Why is this phase-out necessary?
- Increased demand for soy and palm oil in biofuels cannot be fully covered by increased yield and will lead to the expansion of soy and palm oil plantations into forest areas. The increased emissions from such land use change are higher than the saved emissions from the reduced use of fossil fuels, so the net carbon emission effect accelerates climate change.
- Land use change also leads to land conflict with indigenous peoples and other local communities, undermining sustainable management of rainforests and other areas and leading to violence against environmental and human rights defenders and destruction of livelihoods.
- Increased demand for soy and palm oil for biofuels impacts global markets for food oils, increasing scarcity and prices in a situation of a global food crisis. Agricultural land should be used for food production, not for fossil engine fuel, especially in a situation where food scarcity is a reality.
It is the total, global, demand for soy and palm oil which determines the effects on rainforests and people. It is important that soy and palm oil are phased out at the same time. Only phasing out palm oil would lead to palm oil being partly replaced by soy in biofuels, transferring the deforestation from one region to another.
Broad coalition releases letter to EU Council urging phase-out
At least 26 organizations, representing Indigenous Peoples and civil society in Brazil, Indonesia, and Europe, published a letter addressing members of the European Council and urging them to follow the position of the European Parliament and conclude that both palm oil and soy should be seen as high-deforestation risk feedstock and be phased-out immediately.
The organizations that have signed the letter include the Brazilian
indigenous and civil society organization Campanha Nacional em Defensa do Cerrado, the
Indonesian indigenous and civil society organization Pusaka, and European NGOs Transport
& Environment and Deutsche Umwelthilfe.
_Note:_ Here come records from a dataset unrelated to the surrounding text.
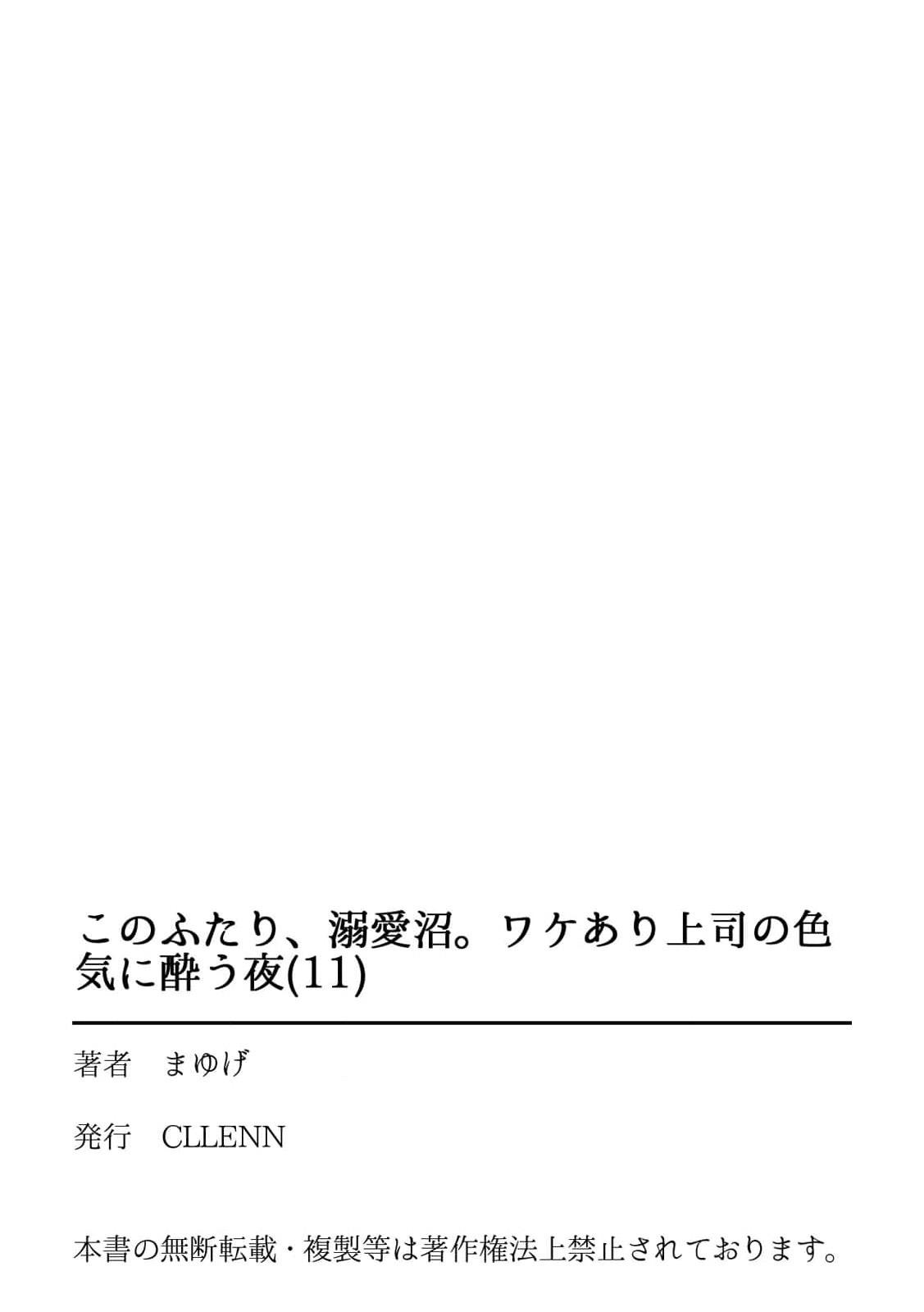 このふたり、溺愛沼。ワケあり上司の色気に酔う夜(11)

著者　まゆげ

発行　CLLENN

本書の無断転載・複製等は著作権法上禁止されております。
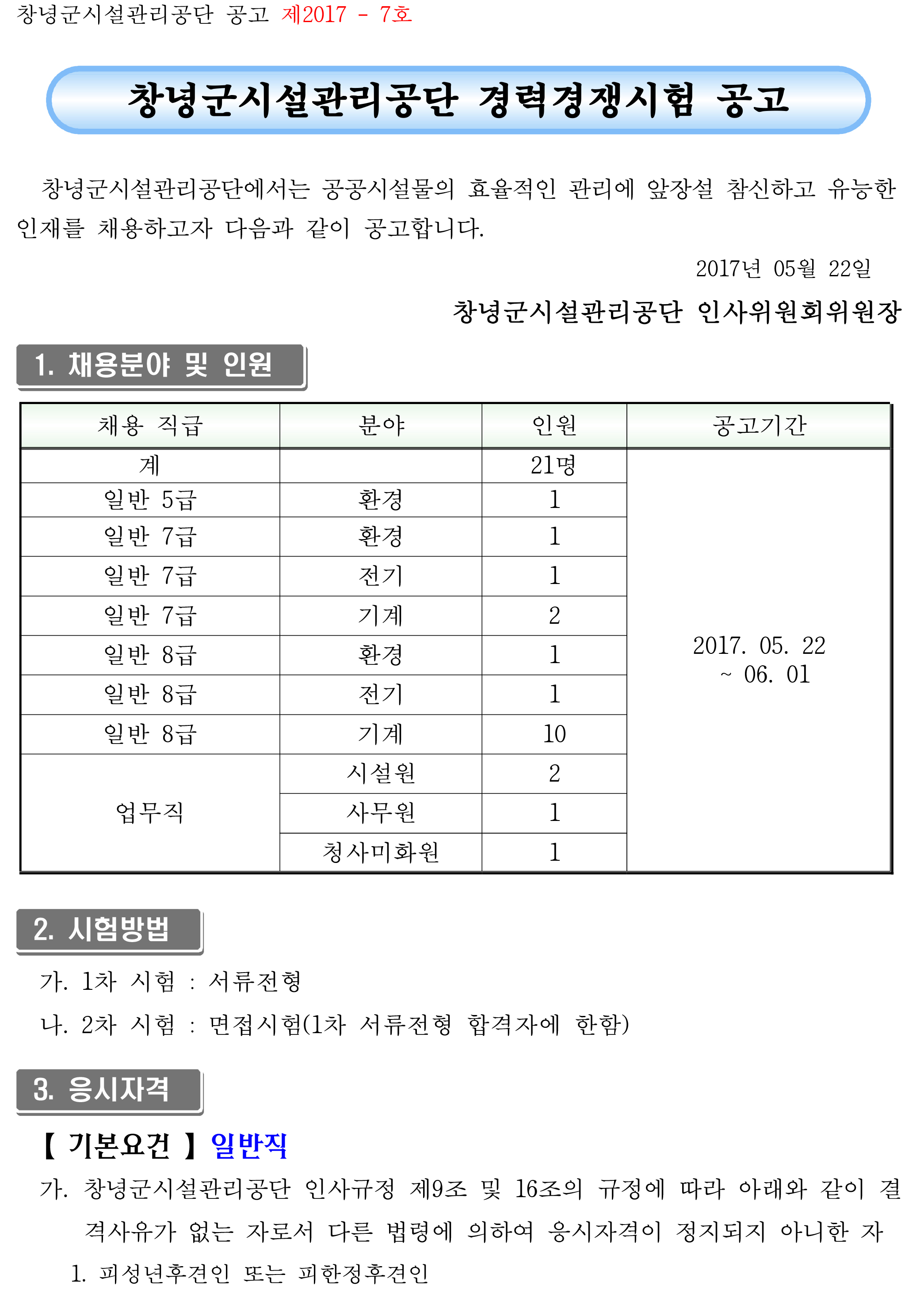 창녕군시설관리공단 공고 제2017 - 7호

창녕군시설관리공단 경력경쟁시험 공고

창녕군시설관리공단에서는 공공시설물의 효율적인 관리에 앞장설 참신하고 유능한 인재를 채용하고자 다음과 같이 공고합니다.

2017년 05월 22일

창녕군시설관리공단 인사위원회위원장

1. 채용분야 및 인원

| 채용 직급 | 분야 | 인원 | 공고기간 |
|---|---|---|---|
| 계 |  | 21명 | 2017. 05. 22 ~ 06. 01 |
| 일반 5급 | 환경 | 1 |  |
| 일반 7급 | 환경 | 1 |  |
| 일반 7급 | 전기 | 1 |  |
| 일반 7급 | 기계 | 2 |  |
| 일반 8급 | 환경 | 1 |  |
| 일반 8급 | 전기 | 1 |  |
| 일반 8급 | 기계 | 10 |  |
| 업무직 | 시설원 | 2 |  |
|  | 사무원 | 1 |  |
|  | 청사미화원 | 1 |  |

2. 시험방법

가. 1차 시험 : 서류전형

나. 2차 시험 : 면접시험(1차 서류전형 합격자에 한함)

3. 응시자격

【 기본요건 】 일반직

가. 창녕군시설관리공단 인사규정 제9조 및 16조의 규정에 따라 아래와 같이 결격사유가 없는 자로서 다른 법령에 의하여 응시자격이 정지되지 아니한 자

1. 피성년후견인 또는 피한정후견인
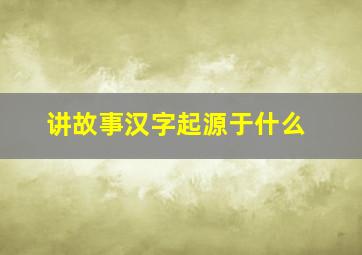 讲故事汉字起源于什么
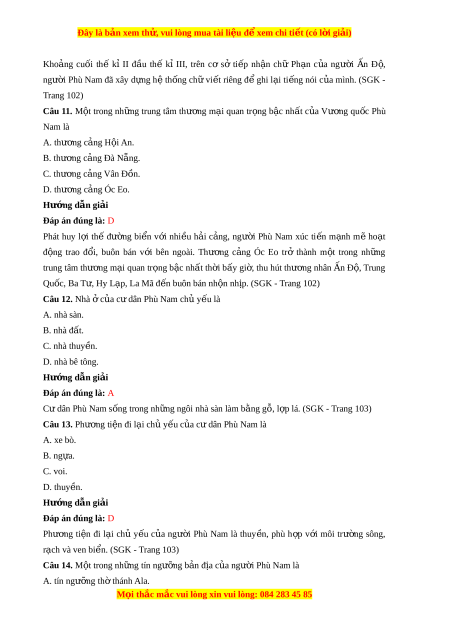 Đây là bản xem thử, vui lòng mua tài liệu để xem chi tiết (có lời giải)

Khoảng cuối thế kỉ II đầu thế kỉ III, trên cơ sở tiếp nhận chữ Phạn của người Ấn Độ, người Phù Nam đã xây dựng hệ thống chữ viết riêng để ghi lại tiếng nói của mình. (SGK - Trang 102)

**Câu 11.** Một trong những trung tâm thương mại quan trọng bậc nhất của Vương quốc Phù Nam là

A. thương cảng Hội An.

B. thương cảng Đà Nẵng.

C. thương cảng Vân Đồn.

D. thương cảng Óc Eo.

**Hướng dẫn giải**

**Đáp án đúng là:** D

Phát huy lợi thế đường biển với nhiều hải cảng, người Phù Nam xúc tiến mạnh mẽ hoạt động trao đổi, buôn bán với bên ngoài. Thương cảng Óc Eo trở thành một trong những trung tâm thương mại quan trọng bậc nhất thời bấy giờ, thu hút thương nhân Ấn Độ, Trung Quốc, Ba Tư, Hy Lạp, La Mã đến buôn bán nhộn nhịp. (SGK - Trang 102)

**Câu 12.** Nhà ở của cư dân Phù Nam chủ yếu là

A. nhà sàn.

B. nhà đất.

C. nhà thuyền.

D. nhà bê tông.

**Hướng dẫn giải**

**Đáp án đúng là:** A

Cư dân Phù Nam sống trong những ngôi nhà sàn làm bằng gỗ, lợp lá. (SGK - Trang 103)

**Câu 13.** Phương tiện đi lại chủ yếu của cư dân Phù Nam là

A. xe bò.

B. ngựa.

C. voi.

D. thuyền.

**Hướng dẫn giải**

**Đáp án đúng là:** D

Phương tiện đi lại chủ yếu của người Phù Nam là thuyền, phù hợp với môi trường sông, rạch và ven biển. (SGK - Trang 103)

**Câu 14.** Một trong những tín ngưỡng bản địa của người Phù Nam là

A. tín ngưỡng thờ thánh Ala.

Mọi thắc mắc vui lòng xin vui lòng: 084 283 45 85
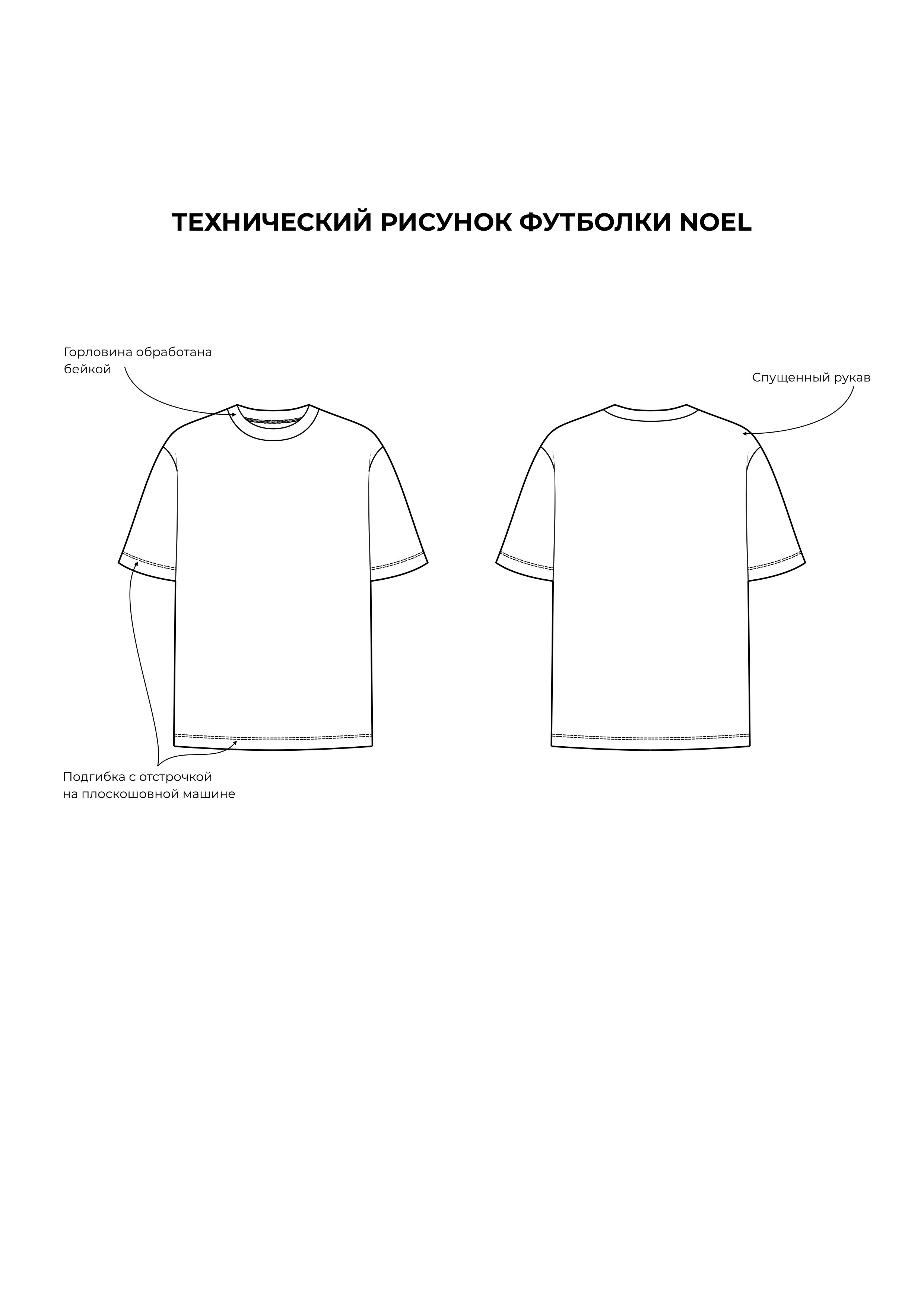 ТЕХНИЧЕСКИЙ РИСУНОК ФУТБОЛКИ NOEL

Горловина обработана бейкой

Спущенный рукав

Подгибка с отстрочкой на плоскошовной машине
Rainforest Foundation Norway
is also one of the signatories.
“This is a watershed moment for Europe, Brazil, and Indonesia, where you face a historic opportunity to ensure that the Fit for 55 policy package mitigates climate change, protects biodiversity and promotes the rights of indigenous peoples – while promoting clean, new energies in Europe, Brazil, and Indonesia."
Two new publications highlight issues with soy and palm oil in biofuels
Tropical deforestation is driven by the relentless conversion of nature into industrial farmland for cattle grazing and cropland. Food crops like palm oil and soy are used as biofuel feedstock, including in the EU. Europe’s current support for high deforestation-risk biofuels to decarbonize the transport sector is doing more harm than good.
A new briefing published by Rainforest Foundation Norway finds that current EU biofuel regulations lead to an increase in carbon emissions from tropical deforestation. The briefing shows that the use of palm oil and soy-based biofuels does not lead to reduced carbon emissions, but rather does more harm than the fossil fuels they are meant to replace.
An additional report from the clean energy campaign group Transport & Environment finds that globally, the share of soy produced that went
into biofuels had more than tripled to over 20% by 2021, with total
absolute use of soy in biofuels increasing nearly 6-fold. In recent
years, the use of soy in the EU’s biofuels mix has more than doubled.